Many were the prickly problems that Sir John Finch and Mr. Paul Rycaut had to handle together during the next few years; and on all occasions the Ambassador found a most loyal and respectful lieutenant in this highly accomplished and polished Cavalier.

Of quite a different mould was the Rev. John Covel, Chaplain to the Embassy and afterwards Vice-Chancellor of Cambridge. Like Finch and Baines, Covel hailed from Christ’s College. Like them, too, he had studied Medicine in early life, but eventually discovering an easier vocation, he threw physic to the dogs, took holy orders, and got a Fellowship at his College. To him also, as to the others, the Restoration had come as a providential blessing: witness the Latin prose and English verse wherein he vented his feelings. The merits of his Latin performance were such as might have been expected from an erudite young don. Those of his English effusion may be judged by the following sample:

The horrible winter’s gone,

And we enjoy a cheerful spring;

The kind approach of the Sun

Gives a new birth to every thing.

Among other things, it gave a new birth to the songster’s prospects.

In 1670 an adventure beckoned the Rev. John from afar, and his heart leapt to greet it. The Constantinople chaplaincy had fallen vacant by the retirement of the learned Dr. Thomas Smith (known to history as “Rabbi” Smith). There was the romance of the East with its new skies and seas and lands; there were curious old creeds to be investigated, a strange world of Turks, Greeks, Armenians, Jews, Franks, with their various ways of life: by all means let us go! He obtained the appointment from the Levant Company, and from the King a dispensation which enabled him to retain his Fellowship at the same time. Thus, while drawing at Constantinople a handsome salary and considerable perquisites for the little he did, our lucky divine also received from Cambridge, for doing nothing at all, “all and singular the profits, dividends, stipends, emoluments, and dues belonging to his Fellowship in as full and ample manner to all intents and purposes as if he were actually resident in the College.”[63]

It may be doubted whether a happier Englishman ever trod the soil of the Grand Signor than the Rev. John. He revelled in the rich colours and savours of the Levant. The ceremonies of the Turkish Court and the rites of the Greek Church were a perennial fountain of interest to him, while the noisy wrangles of theology touched a vibrant chord in his sympathetic breast. Did Eastern Christians believe that the bread and wine in the Eucharist turned into flesh and blood, or did they believe that it remained bread and wine? This riddle raged just then at Constantinople; and the reverberations of the controversy, expanding in wider and yet wider circles, reached Rome, Paris, London, stirring up everywhere suitably attuned minds to intense, passionate, and to us almost incomprehensible virulence. The Rev. John plunged into the transubstantial vortex with all the polemical zest of a theologian and with a vague notion of writing a big book about it one day. He discussed the holy and unwholesome question with everybody—Orthodox, Catholic, Protestant—he could lay hands on, always ending at the point whence he started—the creed of Christ’s College, Cambridge. Not less eagerly did our Chaplain plunge into the ecclesiastical politics than into the metaphysical polemics of the place. The age-long feud between Greek and Latin was then blended with the squabbles of rival Greek pretenders to the Patriarchal throne of Constantinople: Patriarchs arose and Patriarchs fell as Grand Vizirs did formerly; anathematising their predecessors cordially and being as cordially anathematised by their successors, to the Rev. John’s indescribable delight.[64] That was life, pardieu—the absorbing interplay of warm human hearts and even warmer human heads.

- [Extracted data]:
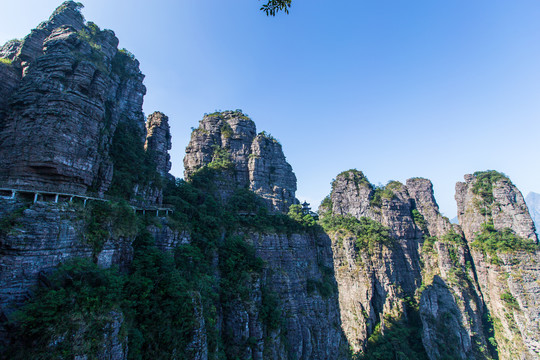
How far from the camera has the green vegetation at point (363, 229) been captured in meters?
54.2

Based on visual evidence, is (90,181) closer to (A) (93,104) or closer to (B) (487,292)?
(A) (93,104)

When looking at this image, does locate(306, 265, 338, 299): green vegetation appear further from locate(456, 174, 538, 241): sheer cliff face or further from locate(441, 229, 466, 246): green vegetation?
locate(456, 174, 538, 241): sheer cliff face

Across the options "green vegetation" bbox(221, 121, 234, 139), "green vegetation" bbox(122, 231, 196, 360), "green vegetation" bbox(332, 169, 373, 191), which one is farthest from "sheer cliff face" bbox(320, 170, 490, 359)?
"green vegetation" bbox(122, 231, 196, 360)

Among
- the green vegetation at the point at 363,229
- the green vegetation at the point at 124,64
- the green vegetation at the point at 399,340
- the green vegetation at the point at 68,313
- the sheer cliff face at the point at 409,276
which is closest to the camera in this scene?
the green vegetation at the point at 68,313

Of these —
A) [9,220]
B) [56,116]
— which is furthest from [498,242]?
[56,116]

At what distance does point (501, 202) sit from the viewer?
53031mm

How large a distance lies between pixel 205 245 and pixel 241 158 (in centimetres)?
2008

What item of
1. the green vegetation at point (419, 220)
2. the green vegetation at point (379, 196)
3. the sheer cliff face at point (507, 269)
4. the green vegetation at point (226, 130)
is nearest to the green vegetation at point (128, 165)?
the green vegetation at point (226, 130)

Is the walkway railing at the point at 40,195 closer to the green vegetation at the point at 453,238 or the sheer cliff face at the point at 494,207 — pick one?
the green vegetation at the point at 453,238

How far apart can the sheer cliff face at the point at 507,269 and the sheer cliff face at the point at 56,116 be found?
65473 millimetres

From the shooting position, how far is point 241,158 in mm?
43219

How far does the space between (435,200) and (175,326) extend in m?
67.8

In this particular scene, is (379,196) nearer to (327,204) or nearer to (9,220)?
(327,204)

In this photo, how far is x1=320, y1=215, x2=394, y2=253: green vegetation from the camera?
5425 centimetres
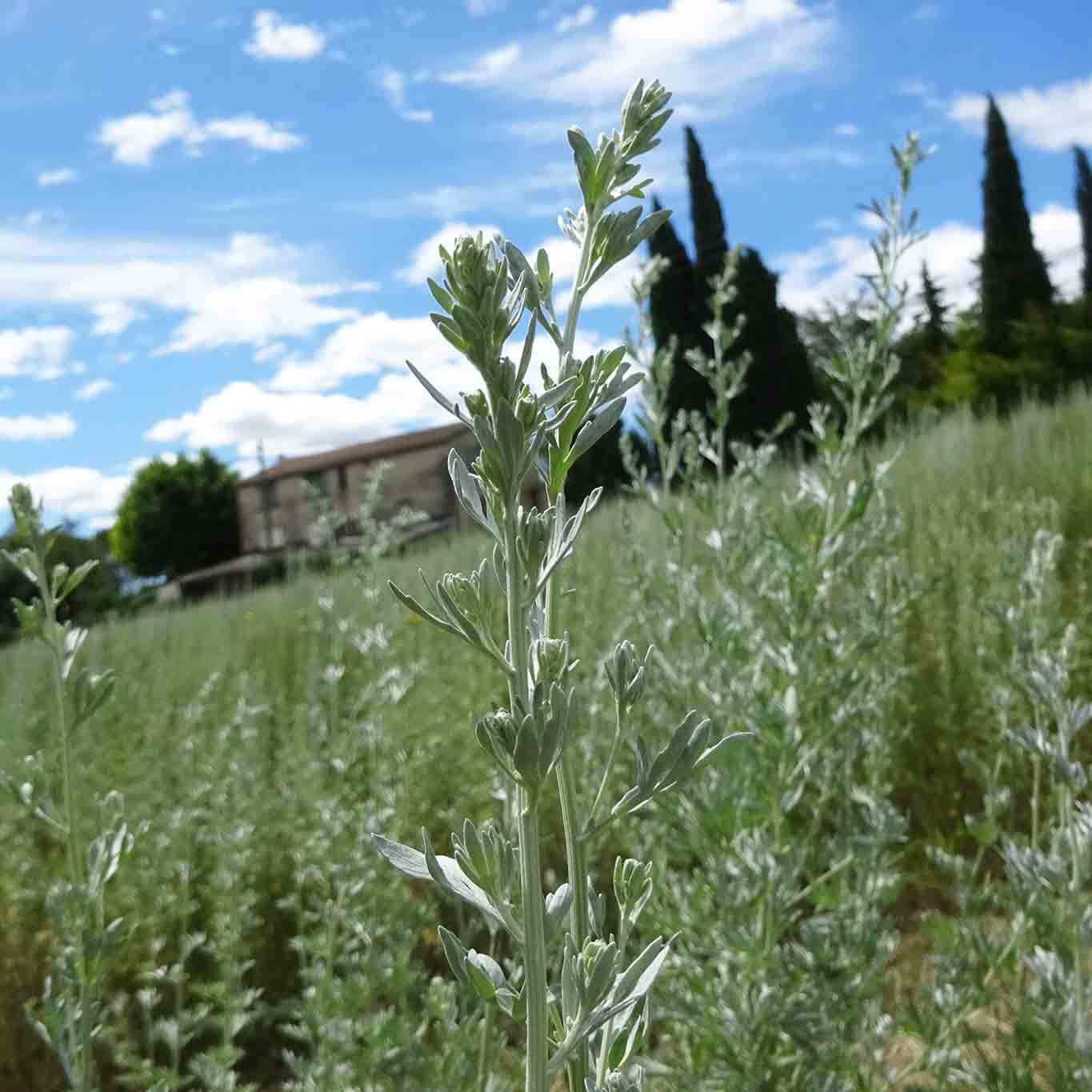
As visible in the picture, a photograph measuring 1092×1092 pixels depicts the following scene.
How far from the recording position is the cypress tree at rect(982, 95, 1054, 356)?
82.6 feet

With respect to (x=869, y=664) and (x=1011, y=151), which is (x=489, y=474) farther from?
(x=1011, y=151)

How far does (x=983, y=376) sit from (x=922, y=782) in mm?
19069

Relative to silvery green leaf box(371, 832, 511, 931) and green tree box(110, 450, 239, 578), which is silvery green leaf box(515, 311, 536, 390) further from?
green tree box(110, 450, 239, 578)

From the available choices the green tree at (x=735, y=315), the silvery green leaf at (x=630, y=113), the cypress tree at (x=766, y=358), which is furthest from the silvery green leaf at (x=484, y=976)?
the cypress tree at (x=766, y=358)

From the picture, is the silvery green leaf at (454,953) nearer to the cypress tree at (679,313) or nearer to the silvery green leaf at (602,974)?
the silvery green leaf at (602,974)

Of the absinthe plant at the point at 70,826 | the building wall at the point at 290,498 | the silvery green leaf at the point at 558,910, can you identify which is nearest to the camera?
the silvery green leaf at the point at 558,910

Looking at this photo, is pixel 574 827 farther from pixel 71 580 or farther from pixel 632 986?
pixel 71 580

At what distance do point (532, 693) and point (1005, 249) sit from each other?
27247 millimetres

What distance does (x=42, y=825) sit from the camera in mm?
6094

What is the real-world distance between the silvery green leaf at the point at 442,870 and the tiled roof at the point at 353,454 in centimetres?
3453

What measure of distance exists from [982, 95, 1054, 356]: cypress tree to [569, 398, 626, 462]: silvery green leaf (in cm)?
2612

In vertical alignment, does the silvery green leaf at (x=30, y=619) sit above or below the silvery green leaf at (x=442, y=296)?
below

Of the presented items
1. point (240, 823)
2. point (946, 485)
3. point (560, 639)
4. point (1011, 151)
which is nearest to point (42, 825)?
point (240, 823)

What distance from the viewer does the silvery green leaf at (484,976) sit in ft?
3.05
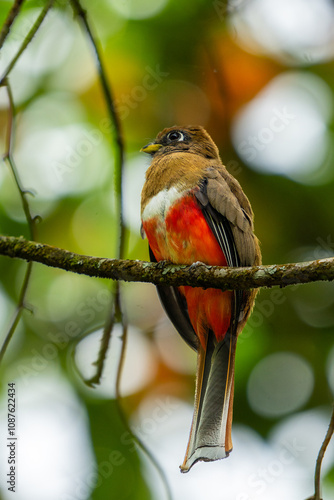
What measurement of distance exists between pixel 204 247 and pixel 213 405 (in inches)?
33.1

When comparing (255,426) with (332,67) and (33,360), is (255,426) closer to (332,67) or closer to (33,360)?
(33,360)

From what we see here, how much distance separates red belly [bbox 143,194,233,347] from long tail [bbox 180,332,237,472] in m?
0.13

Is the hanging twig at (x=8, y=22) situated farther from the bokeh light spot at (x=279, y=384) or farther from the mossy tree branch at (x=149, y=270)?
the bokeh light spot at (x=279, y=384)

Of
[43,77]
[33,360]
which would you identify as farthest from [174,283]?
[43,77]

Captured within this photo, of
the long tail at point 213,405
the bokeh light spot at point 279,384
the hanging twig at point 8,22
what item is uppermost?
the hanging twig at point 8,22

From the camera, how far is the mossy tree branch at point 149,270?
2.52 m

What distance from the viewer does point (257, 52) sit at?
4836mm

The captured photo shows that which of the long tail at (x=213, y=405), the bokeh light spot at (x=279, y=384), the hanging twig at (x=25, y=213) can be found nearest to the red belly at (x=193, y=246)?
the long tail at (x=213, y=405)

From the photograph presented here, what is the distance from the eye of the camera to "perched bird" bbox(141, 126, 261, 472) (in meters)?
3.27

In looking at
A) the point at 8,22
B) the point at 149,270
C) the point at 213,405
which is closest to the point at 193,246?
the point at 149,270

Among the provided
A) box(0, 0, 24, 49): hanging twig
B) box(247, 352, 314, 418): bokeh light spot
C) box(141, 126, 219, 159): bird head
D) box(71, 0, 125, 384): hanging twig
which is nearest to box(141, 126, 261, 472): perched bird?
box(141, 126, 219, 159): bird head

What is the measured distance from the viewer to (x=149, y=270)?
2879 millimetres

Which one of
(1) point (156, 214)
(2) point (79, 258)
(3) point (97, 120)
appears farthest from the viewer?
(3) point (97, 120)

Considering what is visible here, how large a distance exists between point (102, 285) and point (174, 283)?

- [Problems to work on]:
**A.** Reproduce the stretch of the passage on the Rev. John Covel from "Of quite a different" through "the songster’s prospects.".
**B.** Carry on the passage about the Rev. John Covel at Constantinople, picking up after its last sentence.

- [Per-task answers]:
**A.**
Of quite a different mould was the Rev. John Covel, Chaplain to the Embassy and afterwards Vice-Chancellor of Cambridge. Like Finch and Baines, Covel hailed from Christ’s College. Like them, too, he had studied Medicine in early life, but eventually discovering an easier vocation, he threw physic to the dogs, took holy orders, and got a Fellowship at his College. To him also, as to the others, the Restoration had come as a providential blessing: witness the Latin prose and English verse wherein he vented his feelings. The merits of his Latin performance were such as might have been expected from an erudite young don. Those of his English effusion may be judged by the following sample:

The horrible winter’s gone,

And we enjoy a cheerful spring;

The kind approach of the Sun

Gives a new birth to every thing.

Among other things, it gave a new birth to the songster’s prospects.

**B.**
Though Covel devoted some attention to archaeology, it was with a lack of interest which he is at no pains to conceal. He could hardly express his scorn for the “whiflers” who came out of England and France and careered over the Ottoman Empire buying or stealing classical antiques. The lore he really loved was folklore: Greek legends, Turkish songs, living superstitions. If we except manuscripts dealing with early Heresies, for which he had a passion (even the sanest of us are mad), the Rev. John only collected curios that appealed to his sense of the beautiful—if he came across them cheap. For the same reason he had an appreciative eye for costumes, jewels, carpets, and other articles of personal or domestic adornment: they all served to make life pleasant. On all these topics our Chaplain would talk and scribble with unflagging volubility—“at full gallop,” to use his own racy simile—repeating himself, digressing, returning to the subject, straying from it again, losing himself in a labyrinth of minute irrelevancies. Fond of shooting and riding, a friend of gay young men and no enemy to gay young women, especially pretty ones, the Rev. John was immensely popular with our factors, who found in him a “papas”[65] after their own hearts.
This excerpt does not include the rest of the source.